Written by: Sahara Stevens, Talon Staff Reporter
Diseases have been around since the beginning of time, yet it seems like there are more diseases in recent times than ever before. They can be transmitted through direct contact, indirect contact, droplet contact, airborne transmission, fecal-oral transmission, and vector-borne transmission (animals). A kind of direct contact disease can be sexually transmitted, and many people around the world suffer from Sexually Transmitted Diseases (STD). The most common STD’s are: HIV/AIDS, Chlamydia, Gonorrhea, Genital Herpes, Human Papillomavirus (HPV), and Syphilis. STD’s are serious concerns with the increasing number of teenagers who are becoming sexually active.
Out of all of the diseases in the world, HIV/AIDS is the sixth deadliest disease with 1.5 million deaths in 2013. HIV or Human Immunodeficiency virus is a virus that attacks the immune system. The virus attacks and kills the white blood cells that fight off infections.Once the virus destroys a large portion of the cells, the body can no longer recover from infections. At this stage HIV turns into AIDS. AIDS, which is short for acquired immunodeficiency syndrome, is a life-threatening condition. Transmission of the virus occurs during unprotected sex, through sharing needles that are using to inject intravenous drugs, and can also be spread from mother to infant during pregnancy, birth, and breastfeeding. In 2013, 9,961 teens were diagnosed with HIV infection and 2,704 were diagnosed with AIDS. African American, gay, and bisexual men account for majority of the number of HIV/AIDS infections. Alcohol and drugs can influence the want for risky behavior-increasing the chances of receiving the disease.

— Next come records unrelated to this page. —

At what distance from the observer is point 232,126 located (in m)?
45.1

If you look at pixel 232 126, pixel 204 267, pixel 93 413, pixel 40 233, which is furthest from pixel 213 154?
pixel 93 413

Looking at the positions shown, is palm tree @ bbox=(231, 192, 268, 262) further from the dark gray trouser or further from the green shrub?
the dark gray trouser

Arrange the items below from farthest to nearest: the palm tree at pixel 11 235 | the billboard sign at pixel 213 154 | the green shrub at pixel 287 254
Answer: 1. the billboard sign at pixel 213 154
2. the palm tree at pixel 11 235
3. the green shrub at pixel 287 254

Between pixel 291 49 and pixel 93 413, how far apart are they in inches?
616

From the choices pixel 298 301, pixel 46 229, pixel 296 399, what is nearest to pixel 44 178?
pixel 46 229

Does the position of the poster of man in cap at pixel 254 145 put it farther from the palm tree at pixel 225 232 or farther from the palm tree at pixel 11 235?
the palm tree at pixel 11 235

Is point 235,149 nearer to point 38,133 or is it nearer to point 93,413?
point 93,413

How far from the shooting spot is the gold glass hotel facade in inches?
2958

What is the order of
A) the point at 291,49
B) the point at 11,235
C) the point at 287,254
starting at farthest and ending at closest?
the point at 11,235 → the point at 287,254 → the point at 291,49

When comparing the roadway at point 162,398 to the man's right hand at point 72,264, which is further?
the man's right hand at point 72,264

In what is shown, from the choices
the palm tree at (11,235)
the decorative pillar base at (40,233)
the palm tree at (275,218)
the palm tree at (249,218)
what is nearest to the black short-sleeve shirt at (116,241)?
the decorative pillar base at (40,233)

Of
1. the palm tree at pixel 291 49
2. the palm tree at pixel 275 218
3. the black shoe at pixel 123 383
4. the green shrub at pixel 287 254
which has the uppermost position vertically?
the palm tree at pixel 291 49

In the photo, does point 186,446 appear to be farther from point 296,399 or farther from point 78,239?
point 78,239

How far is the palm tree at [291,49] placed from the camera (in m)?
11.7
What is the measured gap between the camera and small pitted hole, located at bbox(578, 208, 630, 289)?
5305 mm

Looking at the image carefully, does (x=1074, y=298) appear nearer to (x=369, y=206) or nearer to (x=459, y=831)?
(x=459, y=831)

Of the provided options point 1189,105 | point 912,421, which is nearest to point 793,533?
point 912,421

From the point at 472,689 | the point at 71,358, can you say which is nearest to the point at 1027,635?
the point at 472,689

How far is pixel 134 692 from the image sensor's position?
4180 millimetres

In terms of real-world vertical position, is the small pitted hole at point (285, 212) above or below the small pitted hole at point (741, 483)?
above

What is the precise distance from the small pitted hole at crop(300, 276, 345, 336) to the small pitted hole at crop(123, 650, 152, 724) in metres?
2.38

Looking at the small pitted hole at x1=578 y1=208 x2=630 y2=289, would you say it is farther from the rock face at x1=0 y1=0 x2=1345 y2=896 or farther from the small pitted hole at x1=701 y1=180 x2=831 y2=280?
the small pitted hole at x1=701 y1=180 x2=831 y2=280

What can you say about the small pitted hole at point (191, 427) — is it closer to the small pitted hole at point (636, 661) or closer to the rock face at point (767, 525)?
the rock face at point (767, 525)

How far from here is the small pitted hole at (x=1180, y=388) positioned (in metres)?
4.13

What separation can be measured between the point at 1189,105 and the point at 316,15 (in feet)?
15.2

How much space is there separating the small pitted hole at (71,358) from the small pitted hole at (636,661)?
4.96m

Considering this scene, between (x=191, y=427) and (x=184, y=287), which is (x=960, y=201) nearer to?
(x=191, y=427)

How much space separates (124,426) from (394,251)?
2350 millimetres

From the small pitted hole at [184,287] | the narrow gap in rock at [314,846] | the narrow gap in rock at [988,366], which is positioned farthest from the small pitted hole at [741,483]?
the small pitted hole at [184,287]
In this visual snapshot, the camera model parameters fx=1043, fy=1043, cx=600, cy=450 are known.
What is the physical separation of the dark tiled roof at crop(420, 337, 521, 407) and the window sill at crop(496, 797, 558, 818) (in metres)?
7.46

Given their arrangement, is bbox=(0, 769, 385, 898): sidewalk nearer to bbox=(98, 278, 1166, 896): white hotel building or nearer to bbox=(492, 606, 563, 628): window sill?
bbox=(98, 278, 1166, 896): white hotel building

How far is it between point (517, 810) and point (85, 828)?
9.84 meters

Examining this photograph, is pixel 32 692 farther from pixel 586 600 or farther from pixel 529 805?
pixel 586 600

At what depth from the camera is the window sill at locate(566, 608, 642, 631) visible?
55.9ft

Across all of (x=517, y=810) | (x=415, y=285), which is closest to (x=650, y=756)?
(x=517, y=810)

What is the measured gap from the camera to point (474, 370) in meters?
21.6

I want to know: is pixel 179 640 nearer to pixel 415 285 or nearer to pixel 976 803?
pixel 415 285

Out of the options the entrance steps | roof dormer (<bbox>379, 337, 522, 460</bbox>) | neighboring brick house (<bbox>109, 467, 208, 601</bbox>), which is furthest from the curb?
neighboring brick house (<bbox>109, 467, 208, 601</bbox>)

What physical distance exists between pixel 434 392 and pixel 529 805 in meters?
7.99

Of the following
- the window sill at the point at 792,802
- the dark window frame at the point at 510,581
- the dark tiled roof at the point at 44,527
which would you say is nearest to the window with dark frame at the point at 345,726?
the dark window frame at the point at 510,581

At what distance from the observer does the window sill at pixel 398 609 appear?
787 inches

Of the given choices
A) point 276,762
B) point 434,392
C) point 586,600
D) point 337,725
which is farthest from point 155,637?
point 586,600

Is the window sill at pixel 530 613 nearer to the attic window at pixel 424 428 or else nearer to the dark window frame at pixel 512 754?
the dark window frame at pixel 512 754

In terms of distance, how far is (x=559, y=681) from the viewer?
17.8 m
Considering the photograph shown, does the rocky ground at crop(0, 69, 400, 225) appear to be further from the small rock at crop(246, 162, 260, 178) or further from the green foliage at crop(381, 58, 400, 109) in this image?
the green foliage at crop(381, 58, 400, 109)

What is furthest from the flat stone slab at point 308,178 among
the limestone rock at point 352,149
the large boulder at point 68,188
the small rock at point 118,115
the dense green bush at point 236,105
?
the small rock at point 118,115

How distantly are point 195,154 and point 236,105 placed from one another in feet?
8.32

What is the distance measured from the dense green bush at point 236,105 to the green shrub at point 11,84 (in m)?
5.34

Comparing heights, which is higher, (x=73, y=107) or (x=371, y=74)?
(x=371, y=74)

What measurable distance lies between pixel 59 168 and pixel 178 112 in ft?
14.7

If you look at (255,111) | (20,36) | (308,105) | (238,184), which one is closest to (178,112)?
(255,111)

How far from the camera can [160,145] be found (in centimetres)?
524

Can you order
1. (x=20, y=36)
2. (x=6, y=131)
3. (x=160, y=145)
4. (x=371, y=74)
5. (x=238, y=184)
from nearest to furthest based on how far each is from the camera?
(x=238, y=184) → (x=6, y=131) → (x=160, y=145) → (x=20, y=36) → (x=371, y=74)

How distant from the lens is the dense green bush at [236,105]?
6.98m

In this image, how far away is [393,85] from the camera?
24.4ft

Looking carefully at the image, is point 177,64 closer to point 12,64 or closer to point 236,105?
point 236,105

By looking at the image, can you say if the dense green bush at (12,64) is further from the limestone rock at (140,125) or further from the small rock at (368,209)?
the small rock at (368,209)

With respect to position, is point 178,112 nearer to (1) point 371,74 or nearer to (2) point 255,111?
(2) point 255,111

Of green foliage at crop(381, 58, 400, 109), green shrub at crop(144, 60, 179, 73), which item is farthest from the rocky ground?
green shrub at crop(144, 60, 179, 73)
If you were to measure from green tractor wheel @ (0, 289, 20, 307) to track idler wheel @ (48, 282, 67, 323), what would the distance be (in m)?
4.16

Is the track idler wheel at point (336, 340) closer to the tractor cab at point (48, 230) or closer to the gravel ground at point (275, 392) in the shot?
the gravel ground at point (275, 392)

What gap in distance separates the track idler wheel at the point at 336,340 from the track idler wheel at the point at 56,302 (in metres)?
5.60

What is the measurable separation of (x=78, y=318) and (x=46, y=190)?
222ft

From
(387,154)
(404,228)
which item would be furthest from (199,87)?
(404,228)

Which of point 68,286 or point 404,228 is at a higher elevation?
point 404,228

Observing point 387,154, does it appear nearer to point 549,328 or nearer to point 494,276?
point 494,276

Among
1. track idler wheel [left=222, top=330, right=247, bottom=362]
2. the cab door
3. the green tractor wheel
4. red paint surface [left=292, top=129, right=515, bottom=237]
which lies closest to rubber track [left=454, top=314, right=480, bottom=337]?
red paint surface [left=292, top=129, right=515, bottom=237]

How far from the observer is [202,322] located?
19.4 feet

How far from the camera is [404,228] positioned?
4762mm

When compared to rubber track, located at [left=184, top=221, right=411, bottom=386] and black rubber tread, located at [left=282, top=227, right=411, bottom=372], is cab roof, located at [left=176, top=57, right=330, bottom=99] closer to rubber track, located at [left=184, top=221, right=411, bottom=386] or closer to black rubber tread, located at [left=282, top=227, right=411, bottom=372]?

There are the facts, but what can a teen do to keep themselves safe from the disease? Teens can:
- Get facts about HIV and learn their risks.
- Get tested for HIV (if sexually active).
- Talk with parents, teachers, doctors, and other trusted adults about STD’s, drugs, and alcohol.
- Resist the pressure to engage in dangerous activities, as well as do not pressure others to engage.
- Remain abstinent, limit number of partners, use a condom, or stop having sex.
- Participate in HIV prevention programs, share information with family and friends, and support other youth in prevention.
- If a teen has HIV: get support, seek treatment, and refrain from spreading the disease to other youth and or adults.
Parents can also help by supporting youth, creating awareness about HIV/AIDS, ask about testing, and create a safe environment for youth.
Diseases are real and can be transmitted easily and without people knowing they have contacted one. Precautionary measures can be taken to prevent and the safest ways are abstinence and the use of condoms. Condoms not only prevent against infections and diseases, but pregnancy as well. Life is freeing and enjoyable, don’t let a disease stop you or someone you know.